Familie/Bildung/Soziales: Lisa Welzhofer (wel)
Wie eng ist das Verhältnis zu den Gästen?
Svenja H. Eine meiner besten Freundinnen habe ich als Gast auf der Aida kennengelernt. Beim Personaltraining erzählen dir die Kunden schon viel und wollen auch von dir wissen, warum du hier arbeitest und was du vorher gemacht hast. Aber ansonsten ist das auf dem Schiff anders als zum Beispiel in einem Ferienclub, wo die Animateure möglichst viel Zeit mit den Gästen verbringen sollen. Wir waren keine Animateure, sondern haben auf dem Schiff unseren normalen Beruf ausgeübt. Ich bin in meiner Freizeit auch fast immer von Bord gegangen, weil ich die nicht auch noch mit den Gästen verbringen wollte.
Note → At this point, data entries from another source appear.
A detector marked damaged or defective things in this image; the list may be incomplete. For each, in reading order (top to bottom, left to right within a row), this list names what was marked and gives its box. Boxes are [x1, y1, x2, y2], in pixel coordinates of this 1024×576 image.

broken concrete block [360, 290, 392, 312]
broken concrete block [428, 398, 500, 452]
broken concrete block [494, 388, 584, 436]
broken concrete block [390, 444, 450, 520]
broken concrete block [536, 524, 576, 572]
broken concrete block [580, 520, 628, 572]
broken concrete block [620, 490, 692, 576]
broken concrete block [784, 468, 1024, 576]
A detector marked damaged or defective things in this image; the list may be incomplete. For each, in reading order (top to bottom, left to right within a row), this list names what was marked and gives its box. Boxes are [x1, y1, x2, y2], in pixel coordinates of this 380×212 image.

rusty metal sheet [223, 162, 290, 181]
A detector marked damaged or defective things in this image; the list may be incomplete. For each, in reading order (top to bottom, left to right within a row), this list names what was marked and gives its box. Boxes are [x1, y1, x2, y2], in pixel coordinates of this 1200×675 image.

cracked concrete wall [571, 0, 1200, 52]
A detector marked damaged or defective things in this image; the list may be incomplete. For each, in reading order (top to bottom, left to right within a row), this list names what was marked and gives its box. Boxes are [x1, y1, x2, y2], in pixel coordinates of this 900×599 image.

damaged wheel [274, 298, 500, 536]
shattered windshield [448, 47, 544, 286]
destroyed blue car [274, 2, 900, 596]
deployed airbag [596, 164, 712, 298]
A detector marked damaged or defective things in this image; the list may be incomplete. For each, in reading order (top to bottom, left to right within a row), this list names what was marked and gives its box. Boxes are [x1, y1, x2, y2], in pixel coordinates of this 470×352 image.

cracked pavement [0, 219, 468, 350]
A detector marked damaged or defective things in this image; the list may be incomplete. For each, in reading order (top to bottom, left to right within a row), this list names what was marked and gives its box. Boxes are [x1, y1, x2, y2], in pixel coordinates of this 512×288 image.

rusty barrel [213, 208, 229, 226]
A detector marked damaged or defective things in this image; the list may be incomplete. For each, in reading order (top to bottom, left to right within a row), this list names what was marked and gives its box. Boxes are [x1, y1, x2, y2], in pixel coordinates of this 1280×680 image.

Jelto K. Ich habe auch lieber in unserer Crewkantine gegessen als im Bordrestaurant, obwohl das Essen dort besser war.
Svenja H. Es war auch nicht so gern gesehen, dass wir als Paar im Gästebereich auftreten.
Jelto K. Aber das ist verständlich. Das wäre wahrscheinlich bei jedem anderen Arbeitgeber auch so.
Hatten Sie an Bord überhaupt Zeit als Paar?
Svenja H. Wir hatten nur in unserer Kabine Privatsphäre. Aber auch da kam dauernd jemand vorbei, die Tür war nie abgesperrt.
Jelto K. Dafür musst du gemacht sein. Manche haben nach ein paar Wochen gemerkt, dass das kein Leben für sie ist. Aber wir waren jung und wollten Spaß haben. Die Kollegen sind in dieser Zeit gleichzeitig deine Freunde. Allerdings halten die wenigsten Kontakte über die sechs Monate hinaus, die man normalerweise auf einer Tour zusammen unterwegs ist.
Wie ging es nach Ihrer ersten Tour weiter?
Jelto K. Nach ein paar Monaten an Land sind wir wieder gemeinsam aufs Schiff, diesmal auf die Dubai-Route.
Svenja H. Wir haben zur Bedingung gemacht, dass wir zur selben Zeit auf dem selben Schiff fahren können.
Jelto K. Nach dem Dubai-Vertrag sind wir 2011 gemeinsam nach Gerlingen gezogen. Eigentlich wollten wir damals schon sesshaft werden, aber nach ein paar Monaten hat es uns gepackt.
Svenja H. Alles kam uns hier so langweilig vor, so highlightfrei. Also haben wir Jobs und Wohnung gekündigt, die Möbel eingelagert und sind Ende 2011 wieder an Bord gegangen.
Jelto K. 2012 sind wir komplett durchgefahren: Kanaren, Ostsee, östliches Mittelmeer, dann über den Suezkanal und Indien auf die Asienroute.
Wie war Ihr Lebensgefühl? Als ob Sie ständig im Urlaub wären?
Svenja H. Naja, ich habe sieben Tage die Woche gearbeitet, ein halber Tag frei war das Maximum. Aber sobald ich das Schiff in Privatklamotten verlassen habe, war ich plötzlich Touri. Da hatte ich schon ein Urlaubsgefühl.
Jelto K. Für mich war es lockerer. Manchmal waren nur wenige Golfer an Bord. Wenn ich frei hatte, konnte ich das Ausflugs- und Sportprogramm umsonst mitmachen. Da waren die dollsten Sachen dabei: mit dem Flugzeug über Dubai fliegen, Quadfahren in den Bergen von Zypern, tauchen, schnorcheln.
Svenja H. Als Abteilungsleiterin konnte ich meine Arbeitszeiten so legen, dass ich zusammen mit Jelto frei hatte. Wir haben so viel erlebt und gesehen, davon zehren wir heute noch. Weil wir alles gemeinsam gemacht haben, konnten wir die Zeit vielleicht noch mehr genießen als andere, die zuhause einen Partner sitzen hatten. Auf der anderen Seite konnte ich das alles teilweise gar nicht verarbeiten. Ein Highlight kam nach dem anderen.
Jelto K. Dieses ganze schöne Leben, für das andere teuer bezahlen, war für uns normal. Es besteht natürlich auch die Gefahr, dass man hängen bleibt und kein normales Leben an Land mehr führen kann.